### EXERCISE
Each line of the data has to be written out again exactly as shown.

|---|

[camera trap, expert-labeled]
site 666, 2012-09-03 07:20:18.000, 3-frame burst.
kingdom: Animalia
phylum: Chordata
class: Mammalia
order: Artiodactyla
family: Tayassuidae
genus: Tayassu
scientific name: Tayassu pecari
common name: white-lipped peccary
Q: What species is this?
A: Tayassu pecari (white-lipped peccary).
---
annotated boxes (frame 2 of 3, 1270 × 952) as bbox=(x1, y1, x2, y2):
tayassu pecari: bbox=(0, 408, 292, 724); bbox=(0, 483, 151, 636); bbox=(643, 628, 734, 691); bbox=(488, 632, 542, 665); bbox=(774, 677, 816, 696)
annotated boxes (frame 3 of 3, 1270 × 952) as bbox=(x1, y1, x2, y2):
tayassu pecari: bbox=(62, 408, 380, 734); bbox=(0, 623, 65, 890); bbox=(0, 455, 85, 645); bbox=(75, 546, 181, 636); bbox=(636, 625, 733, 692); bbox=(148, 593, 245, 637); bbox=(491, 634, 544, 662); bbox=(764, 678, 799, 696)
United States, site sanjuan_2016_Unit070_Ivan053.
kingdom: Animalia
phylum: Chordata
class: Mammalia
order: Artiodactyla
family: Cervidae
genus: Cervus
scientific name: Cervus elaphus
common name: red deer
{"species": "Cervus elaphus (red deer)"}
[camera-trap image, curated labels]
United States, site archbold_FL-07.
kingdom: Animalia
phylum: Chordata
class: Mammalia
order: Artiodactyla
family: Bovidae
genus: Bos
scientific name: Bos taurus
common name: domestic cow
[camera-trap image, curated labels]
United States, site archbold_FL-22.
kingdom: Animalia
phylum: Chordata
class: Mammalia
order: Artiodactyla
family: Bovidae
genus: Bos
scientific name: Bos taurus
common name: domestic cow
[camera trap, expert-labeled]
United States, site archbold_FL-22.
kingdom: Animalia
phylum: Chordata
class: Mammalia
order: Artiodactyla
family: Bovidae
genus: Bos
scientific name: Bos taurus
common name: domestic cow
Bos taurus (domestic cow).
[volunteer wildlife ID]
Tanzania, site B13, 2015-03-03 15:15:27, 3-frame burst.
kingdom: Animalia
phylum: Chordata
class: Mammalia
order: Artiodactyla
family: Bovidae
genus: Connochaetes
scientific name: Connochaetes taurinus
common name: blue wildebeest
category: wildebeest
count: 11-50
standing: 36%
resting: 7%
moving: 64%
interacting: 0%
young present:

|---|

### SOLUTION FOR THIS EXERCISE
[camera trap, expert-labeled]
site 666, 2012-09-03 07:20:18.000, 3-frame burst.
kingdom: Animalia
phylum: Chordata
class: Mammalia
order: Artiodactyla
family: Tayassuidae
genus: Tayassu
scientific name: Tayassu pecari
common name: white-lipped peccary
Q: What species is this?
A: Tayassu pecari (white-lipped peccary).
---
annotated boxes (frame 2 of 3, 1270 × 952) as bbox=(x1, y1, x2, y2):
tayassu pecari: bbox=(0, 408, 292, 724); bbox=(0, 483, 151, 636); bbox=(643, 628, 734, 691); bbox=(488, 632, 542, 665); bbox=(774, 677, 816, 696)
annotated boxes (frame 3 of 3, 1270 × 952) as bbox=(x1, y1, x2, y2):
tayassu pecari: bbox=(62, 408, 380, 734); bbox=(0, 623, 65, 890); bbox=(0, 455, 85, 645); bbox=(75, 546, 181, 636); bbox=(636, 625, 733, 692); bbox=(148, 593, 245, 637); bbox=(491, 634, 544, 662); bbox=(764, 678, 799, 696)
United States, site sanjuan_2016_Unit070_Ivan053.
kingdom: Animalia
phylum: Chordata
class: Mammalia
order: Artiodactyla
family: Cervidae
genus: Cervus
scientific name: Cervus elaphus
common name: red deer
{"species": "Cervus elaphus (red deer)"}
[camera-trap image, curated labels]
United States, site archbold_FL-07.
kingdom: Animalia
phylum: Chordata
class: Mammalia
order: Artiodactyla
family: Bovidae
genus: Bos
scientific name: Bos taurus
common name: domestic cow
[camera-trap image, curated labels]
United States, site archbold_FL-22.
kingdom: Animalia
phylum: Chordata
class: Mammalia
order: Artiodactyla
family: Bovidae
genus: Bos
scientific name: Bos taurus
common name: domestic cow
[camera trap, expert-labeled]
United States, site archbold_FL-22.
kingdom: Animalia
phylum: Chordata
class: Mammalia
order: Artiodactyla
family: Bovidae
genus: Bos
scientific name: Bos taurus
common name: domestic cow
Bos taurus (domestic cow).
[volunteer wildlife ID]
Tanzania, site B13, 2015-03-03 15:15:27, 3-frame burst.
kingdom: Animalia
phylum: Chordata
class: Mammalia
order: Artiodactyla
family: Bovidae
genus: Connochaetes
scientific name: Connochaetes taurinus
common name: blue wildebeest
category: wildebeest
count: 11-50
standing: 36%
resting: 7%
moving: 64%
interacting: 0%
young present:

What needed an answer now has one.